Indeed, the ISO held a webinar solely on how to avoid complaints for their financial adviser members this week.

“The enquiries we receive about financial advisers tend to be about the quality of advice, miscommunication, misunderstandings, fees and charges,” said Stevens, who was pleased with the webinar attendance which was nearly full.

“The good thing is many of these issues can be avoided if financial advisers have thorough processes, check details, and communicate clearly and regularly with their clients,” she said.

Failure of administrative processes was another incidence where basic professional systems have been flawed.

With regulations tightening up it’s more important than ever to have good systems in place.

Insurance & Lending Group (ILG) from Auckland’s North Shore took the proactive approach. General manager Keith Mackenzie contacted their software system provider, Ferret, to help them design and set up an internal dispute resolution system (IDRS).

The key features include enabling all dispute fields to be searched and sorted, email notifications can be sent automatically to ensure the 21 day deadline is not missed, disputes cannot be deleted and all indexing changes are recorded in an audit log.

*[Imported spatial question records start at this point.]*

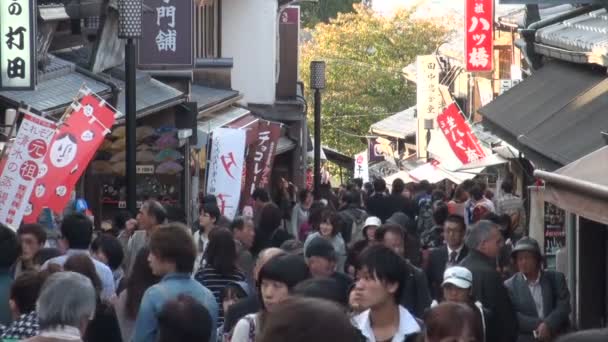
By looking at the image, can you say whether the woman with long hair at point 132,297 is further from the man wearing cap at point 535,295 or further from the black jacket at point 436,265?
the black jacket at point 436,265

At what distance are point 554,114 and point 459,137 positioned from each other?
53.0 ft

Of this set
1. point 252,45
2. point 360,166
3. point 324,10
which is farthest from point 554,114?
point 324,10

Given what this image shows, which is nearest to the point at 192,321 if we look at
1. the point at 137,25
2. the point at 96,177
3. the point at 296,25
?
the point at 137,25

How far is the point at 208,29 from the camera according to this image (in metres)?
33.8

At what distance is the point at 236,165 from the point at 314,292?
44.9ft

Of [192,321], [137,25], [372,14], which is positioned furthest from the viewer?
[372,14]

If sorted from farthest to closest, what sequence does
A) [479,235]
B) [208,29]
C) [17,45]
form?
[208,29], [17,45], [479,235]

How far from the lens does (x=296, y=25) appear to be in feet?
127

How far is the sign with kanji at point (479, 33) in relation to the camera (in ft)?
115

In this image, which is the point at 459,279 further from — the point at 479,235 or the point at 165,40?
the point at 165,40

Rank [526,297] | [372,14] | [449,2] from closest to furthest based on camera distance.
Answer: [526,297], [372,14], [449,2]

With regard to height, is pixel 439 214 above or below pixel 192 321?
below

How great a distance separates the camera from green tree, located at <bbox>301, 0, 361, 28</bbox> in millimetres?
72938

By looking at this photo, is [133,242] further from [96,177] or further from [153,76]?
[153,76]
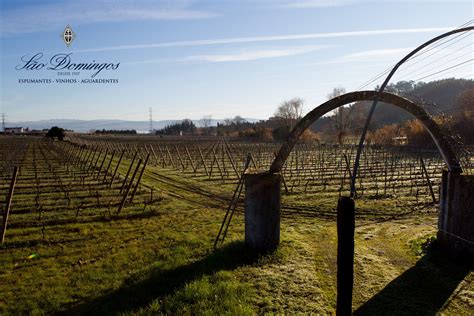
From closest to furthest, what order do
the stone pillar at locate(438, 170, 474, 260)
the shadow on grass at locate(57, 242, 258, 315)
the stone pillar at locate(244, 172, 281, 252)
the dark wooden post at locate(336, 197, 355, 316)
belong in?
the dark wooden post at locate(336, 197, 355, 316) < the shadow on grass at locate(57, 242, 258, 315) < the stone pillar at locate(438, 170, 474, 260) < the stone pillar at locate(244, 172, 281, 252)

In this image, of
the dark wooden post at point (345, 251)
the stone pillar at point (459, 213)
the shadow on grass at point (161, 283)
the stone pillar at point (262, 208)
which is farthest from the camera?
Answer: the stone pillar at point (262, 208)

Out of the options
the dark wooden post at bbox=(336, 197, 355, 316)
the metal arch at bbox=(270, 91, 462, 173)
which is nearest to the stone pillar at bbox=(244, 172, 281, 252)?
the metal arch at bbox=(270, 91, 462, 173)

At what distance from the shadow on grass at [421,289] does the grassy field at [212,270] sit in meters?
Result: 0.02

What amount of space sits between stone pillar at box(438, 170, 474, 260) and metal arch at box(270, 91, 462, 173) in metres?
0.45

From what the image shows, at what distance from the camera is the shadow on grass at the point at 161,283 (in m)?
6.36

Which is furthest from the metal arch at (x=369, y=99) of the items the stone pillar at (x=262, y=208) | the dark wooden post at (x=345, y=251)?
the dark wooden post at (x=345, y=251)

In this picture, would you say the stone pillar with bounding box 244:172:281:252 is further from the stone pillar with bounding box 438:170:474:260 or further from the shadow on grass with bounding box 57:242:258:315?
the stone pillar with bounding box 438:170:474:260

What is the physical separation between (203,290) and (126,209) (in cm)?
800

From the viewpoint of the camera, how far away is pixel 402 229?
10.8 m

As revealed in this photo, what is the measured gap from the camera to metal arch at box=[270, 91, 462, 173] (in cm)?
831

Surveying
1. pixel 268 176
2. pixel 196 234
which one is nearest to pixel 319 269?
pixel 268 176

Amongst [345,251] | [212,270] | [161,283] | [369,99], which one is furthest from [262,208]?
[345,251]

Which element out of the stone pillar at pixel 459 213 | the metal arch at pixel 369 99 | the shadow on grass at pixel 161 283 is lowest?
the shadow on grass at pixel 161 283

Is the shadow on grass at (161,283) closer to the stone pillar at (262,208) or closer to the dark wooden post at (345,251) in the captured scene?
the stone pillar at (262,208)
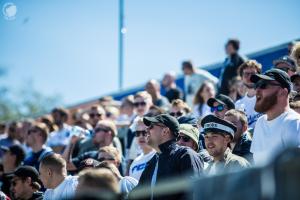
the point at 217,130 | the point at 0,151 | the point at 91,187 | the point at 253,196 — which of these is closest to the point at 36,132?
the point at 0,151

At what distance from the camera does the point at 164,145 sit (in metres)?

Nicholas Stewart, marketing manager for Ferret Software, says they are now using that model as a prototype to take to other clients wishing to do the same.

“Compliance is a big thing,” he said. “Unless you have a document management system you have a compliance risk around documents and correspondencebecause deleting them and tracking them and storing them is the weakness that causes the compliance risk.

“An IDRS is what’s required by the law, to have a system in place to track and record all the information and ensure that resolution is dealt with and all the details are kept in one place.”

Meanwhile Karen Stevens says complaints should be viewed as learning opportunities for advisers.

Rob Everett, Chief Executive of the FMA, recently described complaint data as ‘gold-dust’. We agree. This information is crucial for the industry to learn from the experience of others and we use our regular newsletters and webinars to share this ‘gold-dust’ with our members,” she said.

“We base our training on real complaints and issues. We want to ensure lessons can be learnt from past mistakes, and business practices can be improved to help everyone avoid having dissatisfied clients.”

“It’s an interesting phenomenon, you’d think people would be more satisfied if they never have to complain at all but in fact the opposite is true.

“If they do complain and they’re dealt with really well then they will actually be a more loyal customer than they were before.”